Currently, AI agents are given fixed instructions that humans design. These instructions might not be the best possible for the AI, and they definitely won't stay optimal as the AI learns and gets better at the task. It's like giving someone a set of directions and expecting them to follow it perfectly even as they gain experience and find better routes themselves. The instructions need to adapt alongside the AI's growing abilities.

What's the solution?

The researchers created a system called INSPO that constantly evolves both the AI's strategy (its 'policy') and the instructions it receives. INSPO keeps a bunch of different instruction options and tests them out. It figures out which instructions lead to good results and keeps those, while getting rid of the ones that don't work well. Then, it uses the AI itself to come up with new instructions based on what it has learned from past experiences, essentially having the AI teach itself how to be instructed more effectively.

Why it matters?

This work is important because it allows AI agents to become much more capable and efficient. By automatically improving the instructions, the AI can discover better ways to solve problems and achieve higher performance. It means we don't have to rely solely on humans to craft the perfect instructions, and the AI can continuously refine its approach to reasoning and problem-solving.

Abstract

Reinforcement Learning with Verifiable Rewards (RLVR) has advanced the reasoning capability of large language models (LLMs), enabling autonomous agents that can conduct effective multi-turn and tool-integrated reasoning. While instructions serve as the primary protocol for defining agents, RLVR typically relies on static and manually designed instructions. However, those instructions may be suboptimal for the base model, and the optimal instruction may change as the agent's policy improves and explores the interaction with the environment.
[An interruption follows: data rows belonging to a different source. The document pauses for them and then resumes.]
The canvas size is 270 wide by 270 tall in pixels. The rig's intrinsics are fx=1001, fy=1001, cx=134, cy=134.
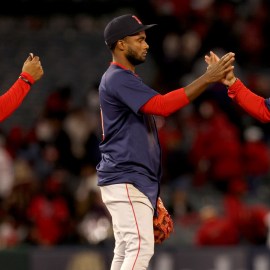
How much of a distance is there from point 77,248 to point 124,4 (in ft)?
27.2

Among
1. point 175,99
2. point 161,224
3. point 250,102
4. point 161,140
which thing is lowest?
point 161,140

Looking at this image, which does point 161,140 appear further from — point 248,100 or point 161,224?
point 161,224

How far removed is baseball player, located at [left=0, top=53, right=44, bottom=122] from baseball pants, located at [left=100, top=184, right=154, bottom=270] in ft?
2.76

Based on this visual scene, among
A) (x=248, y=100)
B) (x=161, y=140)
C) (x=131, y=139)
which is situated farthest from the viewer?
(x=161, y=140)

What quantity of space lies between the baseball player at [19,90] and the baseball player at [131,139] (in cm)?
53

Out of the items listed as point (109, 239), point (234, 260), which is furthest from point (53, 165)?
point (234, 260)

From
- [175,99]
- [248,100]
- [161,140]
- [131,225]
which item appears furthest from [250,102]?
[161,140]

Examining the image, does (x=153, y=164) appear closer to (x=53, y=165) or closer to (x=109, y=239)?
(x=109, y=239)

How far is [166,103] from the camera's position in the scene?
21.7 ft

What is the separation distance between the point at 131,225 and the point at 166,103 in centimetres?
85

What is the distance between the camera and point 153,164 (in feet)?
22.4

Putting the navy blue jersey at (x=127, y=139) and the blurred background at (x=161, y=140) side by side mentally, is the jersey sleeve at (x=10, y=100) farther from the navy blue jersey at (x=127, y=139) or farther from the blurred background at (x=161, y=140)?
the blurred background at (x=161, y=140)

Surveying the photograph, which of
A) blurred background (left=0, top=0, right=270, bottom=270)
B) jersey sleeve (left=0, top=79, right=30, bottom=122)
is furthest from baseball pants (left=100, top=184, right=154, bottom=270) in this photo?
blurred background (left=0, top=0, right=270, bottom=270)

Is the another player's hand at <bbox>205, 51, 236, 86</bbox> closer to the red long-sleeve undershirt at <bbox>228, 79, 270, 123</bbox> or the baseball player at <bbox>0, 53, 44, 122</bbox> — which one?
the red long-sleeve undershirt at <bbox>228, 79, 270, 123</bbox>
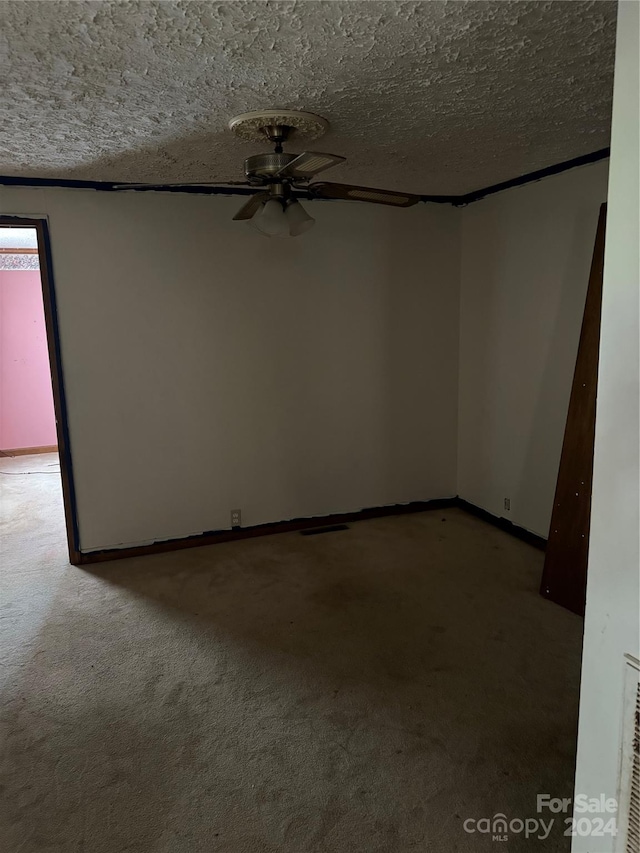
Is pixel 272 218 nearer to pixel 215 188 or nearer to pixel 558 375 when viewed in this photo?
pixel 215 188

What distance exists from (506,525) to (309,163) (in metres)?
2.84

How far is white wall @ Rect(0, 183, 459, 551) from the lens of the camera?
3508 mm

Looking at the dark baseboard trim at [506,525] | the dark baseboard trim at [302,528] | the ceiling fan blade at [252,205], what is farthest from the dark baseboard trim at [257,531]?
the ceiling fan blade at [252,205]

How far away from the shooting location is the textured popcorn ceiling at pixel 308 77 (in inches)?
58.9

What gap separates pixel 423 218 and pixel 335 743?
333 cm

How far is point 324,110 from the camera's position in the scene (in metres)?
2.17

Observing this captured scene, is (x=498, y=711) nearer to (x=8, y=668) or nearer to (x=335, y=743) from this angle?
(x=335, y=743)

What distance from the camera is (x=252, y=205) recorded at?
8.87 feet

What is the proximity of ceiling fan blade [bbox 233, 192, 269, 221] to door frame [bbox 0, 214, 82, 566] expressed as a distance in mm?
1293

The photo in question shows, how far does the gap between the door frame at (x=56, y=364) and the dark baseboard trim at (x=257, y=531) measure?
0.20 meters

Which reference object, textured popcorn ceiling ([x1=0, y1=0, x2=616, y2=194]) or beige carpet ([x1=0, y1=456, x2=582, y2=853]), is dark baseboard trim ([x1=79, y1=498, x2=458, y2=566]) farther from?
textured popcorn ceiling ([x1=0, y1=0, x2=616, y2=194])

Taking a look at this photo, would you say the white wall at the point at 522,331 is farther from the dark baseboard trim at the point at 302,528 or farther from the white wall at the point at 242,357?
the white wall at the point at 242,357

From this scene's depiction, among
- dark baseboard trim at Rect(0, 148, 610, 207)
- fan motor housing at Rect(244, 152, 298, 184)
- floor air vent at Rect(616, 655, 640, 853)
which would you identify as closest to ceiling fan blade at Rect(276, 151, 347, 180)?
fan motor housing at Rect(244, 152, 298, 184)

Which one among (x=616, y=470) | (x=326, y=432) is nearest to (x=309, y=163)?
(x=616, y=470)
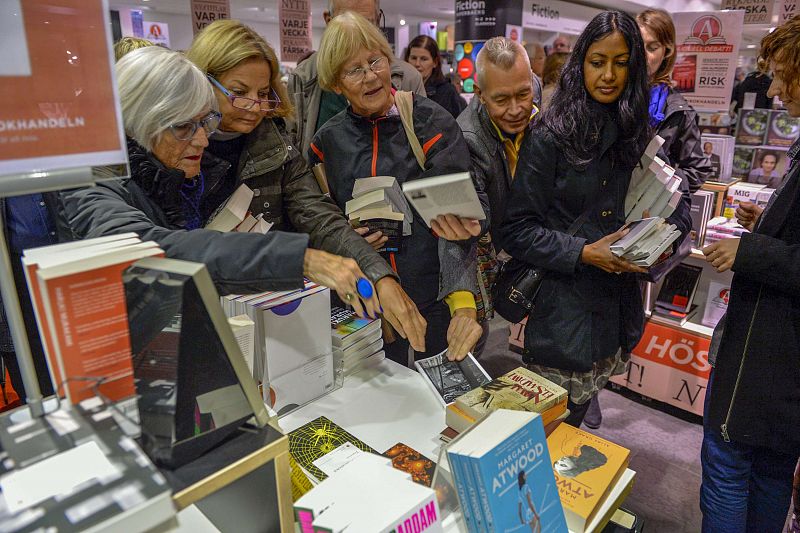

To bridge the gap, we introduce INSPO, a novel Instruction-Policy co-evolution framework that integrates instruction optimization as a dynamic component of the reinforcement learning (RL) loop. INSPO maintains a dynamic population of instruction candidates that are sampled with questions, where reward signals in RL loops are automatically attributed to each instruction, and low performers are periodically pruned. New instructions are generated and verified through an on-policy reflection mechanism, where an LLM-based optimizer analyzes past experience from a replay buffer and evolves more effective strategies given the current policy. We conduct extensive experiments on multi-turn retrieval and reasoning tasks, demonstrating that INSPO substantially outperforms strong baselines relying on static instructions. INSPO discovers innovative instructions that guide the agent toward more strategic reasoning paths, achieving substantial performance gains with only a marginal increase in computational overhead.